Paylaş
"Marketlerdik, parlak yıldızlardık o zaman” diye bir şarkı tutturmuş marketten dönüyorum. Kahvaltının mutlulukla ilgisi meselesi gibi marketin de ince ince delirmekle bir ilgisi olmalı bu aralar. Bahsi geçen deliliğiyse üç başlıkta inceleyebiliriz:
1. Fiyat-performansın depresyon tetikleyici etkisi,
2. Pandemi konseptiyle beraber mekân içi hissedilen tansiyondaki artış ve
3. Poşetleri eve taşırken sıcak ve nem altında gerçekleştirilen ‘acı beyinde’ yürüyüşü.
Fiyat-performans noktasında, bir kere market kasalarının insanı kendinden şüphe ettiren bir yanı kesin var. Bir şeyler alıyorsun, finalde bir fiyat söylüyorlar. Dönüp elindeki poşete bakıyorsun, ben alışverişin bir noktasında acaba hafızamı kaybettim de alakasız şeyler mi aldım diye...
Şu sıralar sık duyduğumuz “Markete girdim, bir şey almadan çıktım, 72 lira tuttu” esprisinde ciddi haklılık payı var yani. Nitekim bu market ziyaretimde de önümdeki amca aldığı altı kalem ürünün üç haneli fişini görünce “Hey maşallah” demeden edemedi.
Ben bu turu daha küçük bir ‘maşallah’ ile atlattım çünkü öncesinde reyon başında ‘maazallah’ demeyi başarmıştım. “Son kirazlar abi kaçırma” diyen manav reyonunun gazına geliyordum ki üzerinde kilosunun 24 lira olduğunu gösteren etiketi gördüm. Az ilerisinde 33.90’dan 29.90’a inmiş peynir var. “Hızlı inmişsin peynir, dikkat et de vurgun yeme” diyerek geçtim. Kabuklu yemiş zaten kendini kaybetmiş, ağzından çıkan fiyatı kulağı duymuyor. Hepsini pas geçtim, kasada hepsini pas geçmiş olmam haricinde bir sorun yaşamadım.
Pandemi ayağında durum zaten malum. Önlemleri çok ciddiye alanlarla ufak ufak çayıra salan ve Mevla’nın kayırmasını umanlar arasında süzülüyoruz markette.
Ben önlemimi mümkün mertebe alan taraftayım ama bu önlemi aslında karşındaki için alınca ve karşındaki de konuyu sallamamaya karar vermiş olunca ne anlamı kalıyor sorusuna makul bir cevabım yok. Yani artık alanlar olarak da önlemi, ‘prensip olarak alıyoruz’a döndük. Biz yapalım da sonra “Sen yapmadın, ondan olmadı” demesinler hesabı...
Burnu maskeden fırtlamış kasap, hiç maskesiz müşteri gibi ‘bu ne önlemsizliktir’ durumları ortamda çeşitli sürtüşmelere sebep oluyor hâlâ, o ayrı. Bu tip sürtüşmelerin bol bol anekdotal data içeren atışmalara vesile olduğunu da gördüm. “İndirimden bir şey ister miyim, yumuşatıcı mumuşatıcı” diye düşünürken arkamdaki sırada “Abartıyorsunuz bu işleri, kanserden de çok insan ölüyor” gibi tartışmalar duyuyorum. Böyle şeyler market deneyimimin olduğundan da fazla can sıkıcı geçmesine sebep olduğundan olaylara karışmıyorum.

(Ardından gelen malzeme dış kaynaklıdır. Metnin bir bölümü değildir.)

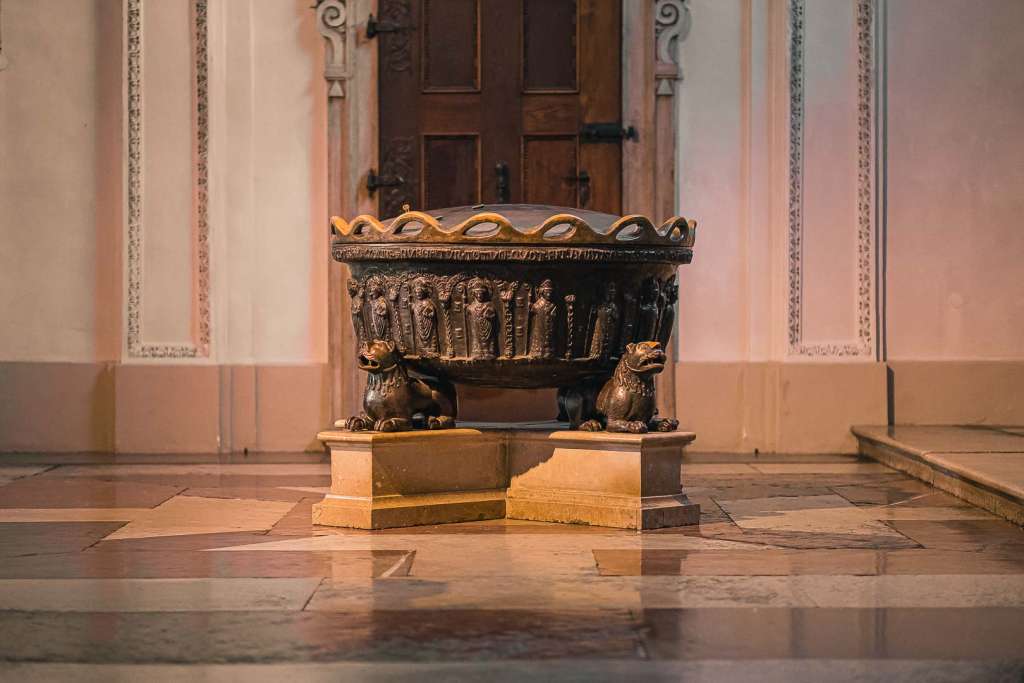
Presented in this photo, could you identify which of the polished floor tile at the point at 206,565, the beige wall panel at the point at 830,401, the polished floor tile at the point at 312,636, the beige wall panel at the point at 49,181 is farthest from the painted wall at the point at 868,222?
the polished floor tile at the point at 312,636

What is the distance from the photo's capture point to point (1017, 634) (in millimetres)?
3441

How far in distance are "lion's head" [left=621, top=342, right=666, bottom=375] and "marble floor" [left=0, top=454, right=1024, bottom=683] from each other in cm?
57

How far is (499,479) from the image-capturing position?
561 centimetres

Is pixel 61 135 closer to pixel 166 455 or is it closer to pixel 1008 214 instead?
pixel 166 455

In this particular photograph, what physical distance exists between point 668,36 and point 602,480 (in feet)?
11.8

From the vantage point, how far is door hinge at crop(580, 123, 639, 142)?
8180mm

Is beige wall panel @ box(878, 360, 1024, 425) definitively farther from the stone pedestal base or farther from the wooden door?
the stone pedestal base

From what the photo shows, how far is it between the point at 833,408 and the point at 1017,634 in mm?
4712

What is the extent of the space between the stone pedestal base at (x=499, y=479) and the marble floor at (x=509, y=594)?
0.39ft

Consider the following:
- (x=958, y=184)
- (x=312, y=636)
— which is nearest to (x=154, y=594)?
(x=312, y=636)

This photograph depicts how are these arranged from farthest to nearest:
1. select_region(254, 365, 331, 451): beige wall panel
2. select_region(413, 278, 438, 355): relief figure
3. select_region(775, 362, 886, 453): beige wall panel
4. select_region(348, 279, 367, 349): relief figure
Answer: select_region(254, 365, 331, 451): beige wall panel, select_region(775, 362, 886, 453): beige wall panel, select_region(348, 279, 367, 349): relief figure, select_region(413, 278, 438, 355): relief figure

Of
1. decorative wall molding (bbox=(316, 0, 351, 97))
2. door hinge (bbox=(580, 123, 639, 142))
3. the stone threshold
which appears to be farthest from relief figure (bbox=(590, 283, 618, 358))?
→ decorative wall molding (bbox=(316, 0, 351, 97))

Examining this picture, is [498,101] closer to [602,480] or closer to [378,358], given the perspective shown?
[378,358]

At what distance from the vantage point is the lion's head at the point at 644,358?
207 inches
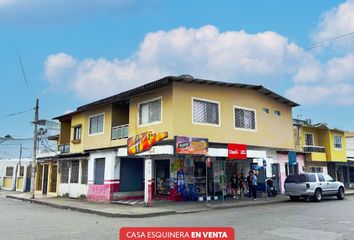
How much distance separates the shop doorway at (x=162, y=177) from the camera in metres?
22.3

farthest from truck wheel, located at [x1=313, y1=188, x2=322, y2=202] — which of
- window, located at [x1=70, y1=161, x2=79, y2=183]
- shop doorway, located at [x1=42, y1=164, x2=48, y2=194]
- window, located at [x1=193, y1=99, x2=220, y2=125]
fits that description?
shop doorway, located at [x1=42, y1=164, x2=48, y2=194]

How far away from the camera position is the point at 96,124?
2631cm

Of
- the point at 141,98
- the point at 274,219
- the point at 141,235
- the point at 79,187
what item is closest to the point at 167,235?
the point at 141,235

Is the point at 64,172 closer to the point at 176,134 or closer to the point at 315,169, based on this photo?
the point at 176,134

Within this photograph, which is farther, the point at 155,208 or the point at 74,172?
the point at 74,172

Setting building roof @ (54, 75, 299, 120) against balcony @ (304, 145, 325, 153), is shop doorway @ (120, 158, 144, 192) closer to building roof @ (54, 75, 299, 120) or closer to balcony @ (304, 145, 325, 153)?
building roof @ (54, 75, 299, 120)

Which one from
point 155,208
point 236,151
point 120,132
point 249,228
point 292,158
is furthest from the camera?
point 292,158

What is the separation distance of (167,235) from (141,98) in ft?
58.3

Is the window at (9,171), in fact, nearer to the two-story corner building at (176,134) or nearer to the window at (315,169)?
the two-story corner building at (176,134)

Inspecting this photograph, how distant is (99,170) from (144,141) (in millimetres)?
6163

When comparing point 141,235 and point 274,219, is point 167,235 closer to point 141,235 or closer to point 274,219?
point 141,235

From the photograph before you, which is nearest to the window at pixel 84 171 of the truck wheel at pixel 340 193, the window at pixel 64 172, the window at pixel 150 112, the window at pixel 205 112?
the window at pixel 64 172

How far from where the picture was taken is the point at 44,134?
37531 mm

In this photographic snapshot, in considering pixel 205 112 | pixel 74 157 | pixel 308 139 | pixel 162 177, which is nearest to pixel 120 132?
pixel 162 177
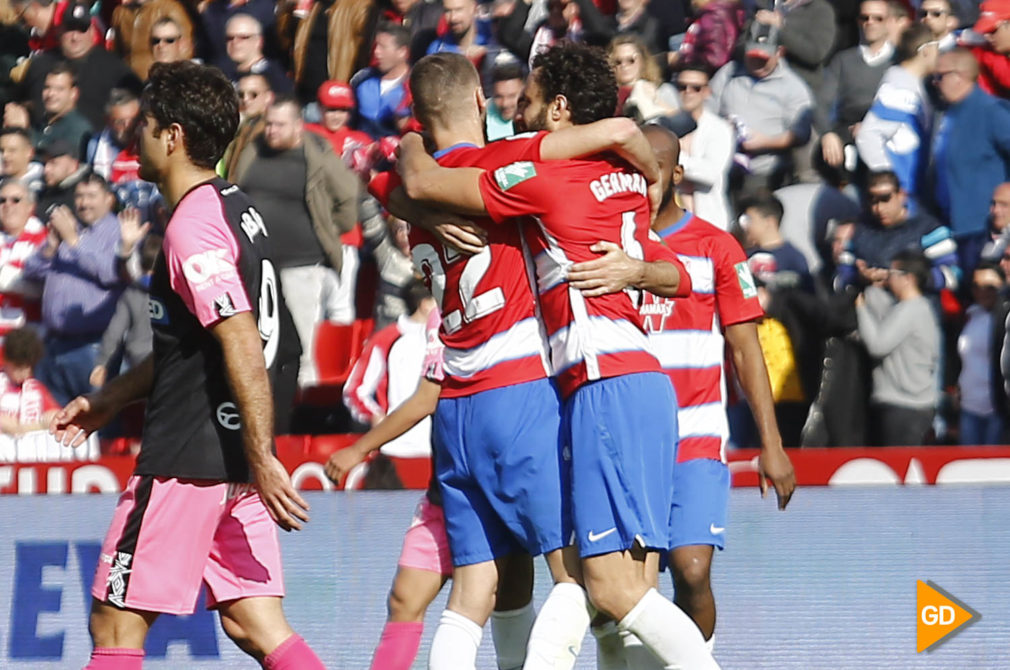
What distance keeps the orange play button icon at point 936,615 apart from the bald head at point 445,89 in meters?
3.29

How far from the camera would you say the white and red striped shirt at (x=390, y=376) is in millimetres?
8812

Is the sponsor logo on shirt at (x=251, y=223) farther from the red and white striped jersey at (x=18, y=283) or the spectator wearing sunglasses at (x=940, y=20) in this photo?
the red and white striped jersey at (x=18, y=283)

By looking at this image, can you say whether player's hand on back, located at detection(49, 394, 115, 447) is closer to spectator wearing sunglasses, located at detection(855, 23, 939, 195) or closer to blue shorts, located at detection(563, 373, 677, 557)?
blue shorts, located at detection(563, 373, 677, 557)

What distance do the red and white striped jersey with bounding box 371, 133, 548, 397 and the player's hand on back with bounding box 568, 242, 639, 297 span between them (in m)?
0.23

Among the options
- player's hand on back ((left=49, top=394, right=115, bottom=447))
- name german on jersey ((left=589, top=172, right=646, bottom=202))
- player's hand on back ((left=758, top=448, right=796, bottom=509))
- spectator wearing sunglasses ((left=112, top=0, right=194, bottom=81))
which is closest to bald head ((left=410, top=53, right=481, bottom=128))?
name german on jersey ((left=589, top=172, right=646, bottom=202))

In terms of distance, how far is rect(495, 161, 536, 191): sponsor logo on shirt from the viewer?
4.70 metres

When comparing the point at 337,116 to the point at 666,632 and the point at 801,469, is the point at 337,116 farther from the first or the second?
the point at 666,632

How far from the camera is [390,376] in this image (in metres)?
9.02

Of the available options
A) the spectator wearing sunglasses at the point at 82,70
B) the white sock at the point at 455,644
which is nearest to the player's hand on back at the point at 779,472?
the white sock at the point at 455,644

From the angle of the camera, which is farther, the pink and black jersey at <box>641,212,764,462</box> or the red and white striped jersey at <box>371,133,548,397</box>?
the pink and black jersey at <box>641,212,764,462</box>

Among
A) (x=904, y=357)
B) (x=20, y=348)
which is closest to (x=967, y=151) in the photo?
(x=904, y=357)

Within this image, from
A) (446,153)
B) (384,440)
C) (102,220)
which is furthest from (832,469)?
(102,220)

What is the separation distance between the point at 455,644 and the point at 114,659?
102cm

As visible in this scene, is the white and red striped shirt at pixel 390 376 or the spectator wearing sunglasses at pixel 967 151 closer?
the white and red striped shirt at pixel 390 376
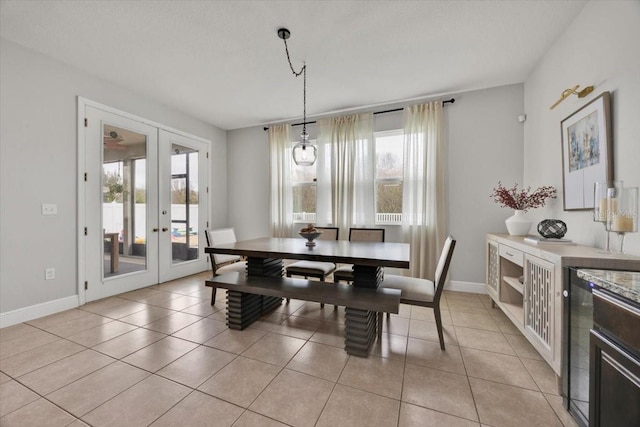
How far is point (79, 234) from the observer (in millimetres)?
3004

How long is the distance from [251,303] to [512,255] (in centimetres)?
249

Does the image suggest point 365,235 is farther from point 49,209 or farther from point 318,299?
point 49,209

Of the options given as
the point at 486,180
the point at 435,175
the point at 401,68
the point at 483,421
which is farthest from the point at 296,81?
the point at 483,421

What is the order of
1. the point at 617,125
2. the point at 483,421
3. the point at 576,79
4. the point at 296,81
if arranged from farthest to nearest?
1. the point at 296,81
2. the point at 576,79
3. the point at 617,125
4. the point at 483,421

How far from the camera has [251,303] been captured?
2535 millimetres

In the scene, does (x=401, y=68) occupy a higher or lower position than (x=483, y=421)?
higher

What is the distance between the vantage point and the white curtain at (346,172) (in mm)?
3959

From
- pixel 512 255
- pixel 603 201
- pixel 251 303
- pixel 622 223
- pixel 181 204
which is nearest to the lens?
pixel 622 223

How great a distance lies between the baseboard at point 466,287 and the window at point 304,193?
2304mm

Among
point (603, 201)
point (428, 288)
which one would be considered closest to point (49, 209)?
point (428, 288)

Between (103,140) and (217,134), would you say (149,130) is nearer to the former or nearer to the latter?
(103,140)

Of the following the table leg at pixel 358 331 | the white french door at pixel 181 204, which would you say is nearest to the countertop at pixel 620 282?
the table leg at pixel 358 331

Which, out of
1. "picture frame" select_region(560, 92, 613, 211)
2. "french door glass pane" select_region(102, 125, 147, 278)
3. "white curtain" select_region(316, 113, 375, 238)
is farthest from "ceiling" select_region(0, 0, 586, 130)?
"picture frame" select_region(560, 92, 613, 211)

Poşetlerle yapılan yolculuk kısmınaysa ‘denizler aştım geliyorum etabı’ adını verdim. En sosyal mesafeli marketimle ev arasında fena olmayan bir yürüyüş etabı var. Sıcak ve nemle birleşince poşetleri koluna bağlamışlar, sen de yüzmeye çalışıyorsun gibi bir his veriyor. Böyle olunca da ikinci el araba fiyatları sapıtmış ama ‘makul bir ikinci el market arabası pekâlâ alınabilir’ fikri aklımdan çıkmıyor.